What this task involves
Word for word, transcribe the lines below and drop the pictures.

(Beginning of Recorded data)

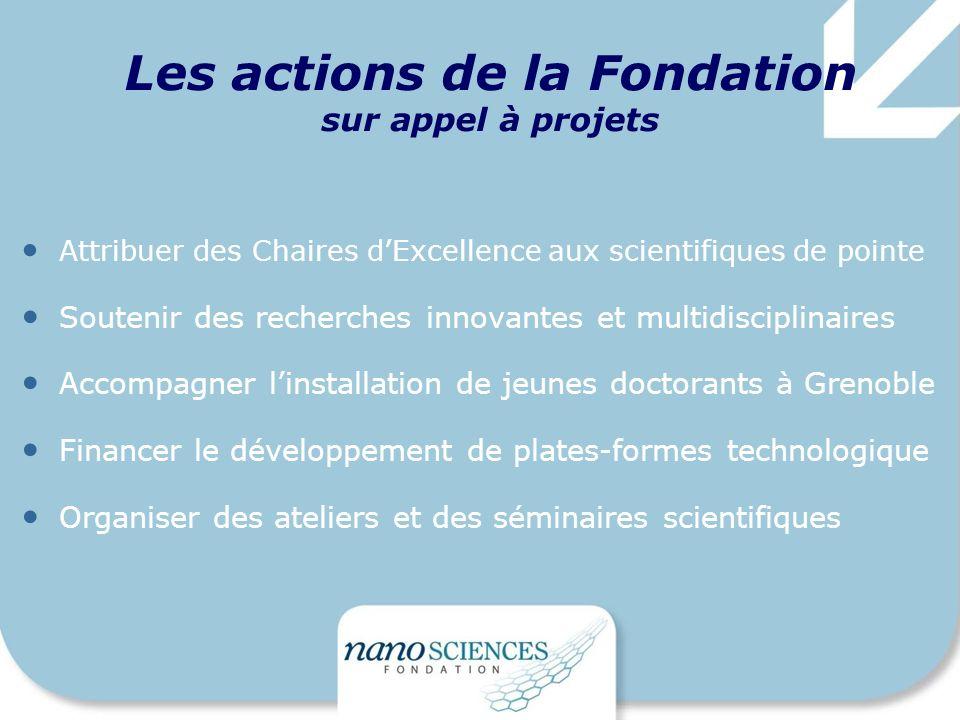 Les actions de la Fondation sur appel à projets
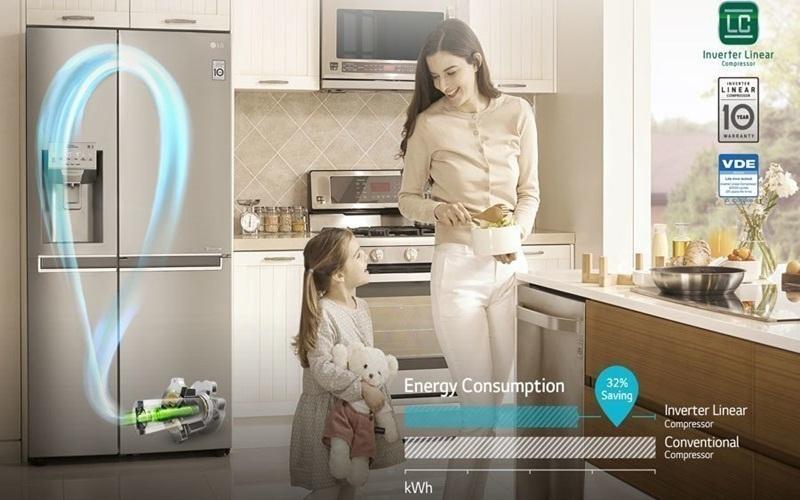 Tủ lạnh LG Inverter nâng cao tầm cuộc sống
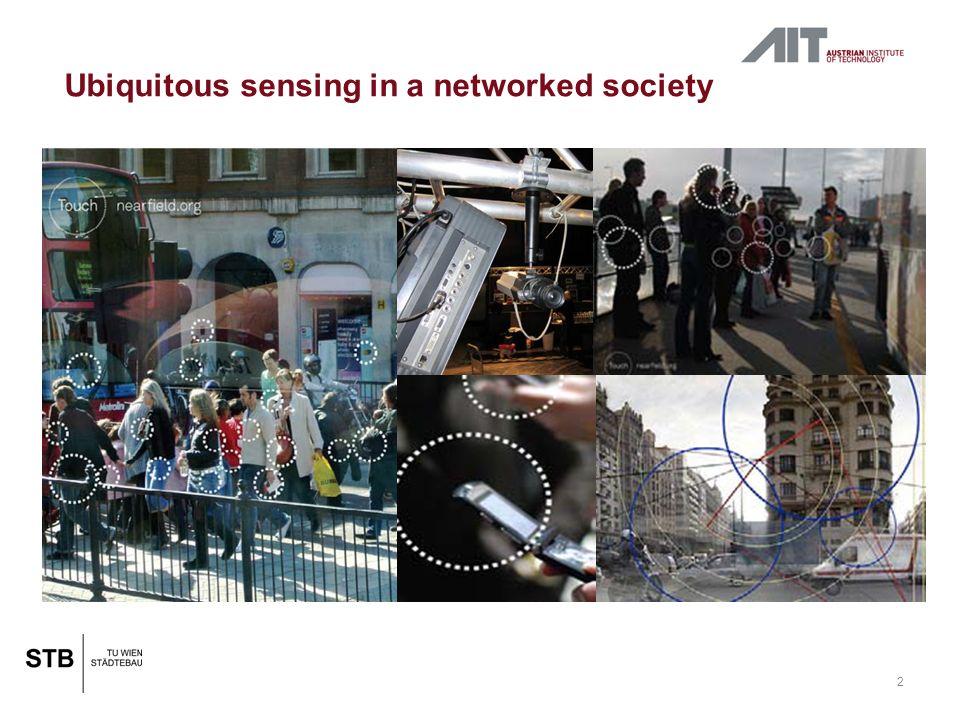 Technologiesprünge ermöglichen völlig neue Ansätze  Forschung treibt Technologien für die quantitative und qualitative Erfassung und Analyse von Städten voran.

(End of Recorded data)

Answer to the exercise
 Les actions de la Fondation sur appel à projets
 Tủ lạnh LG Inverter nâng cao tầm cuộc sống
 Technologiesprünge ermöglichen völlig neue Ansätze  Forschung treibt Technologien für die quantitative und qualitative Erfassung und Analyse von Städten voran.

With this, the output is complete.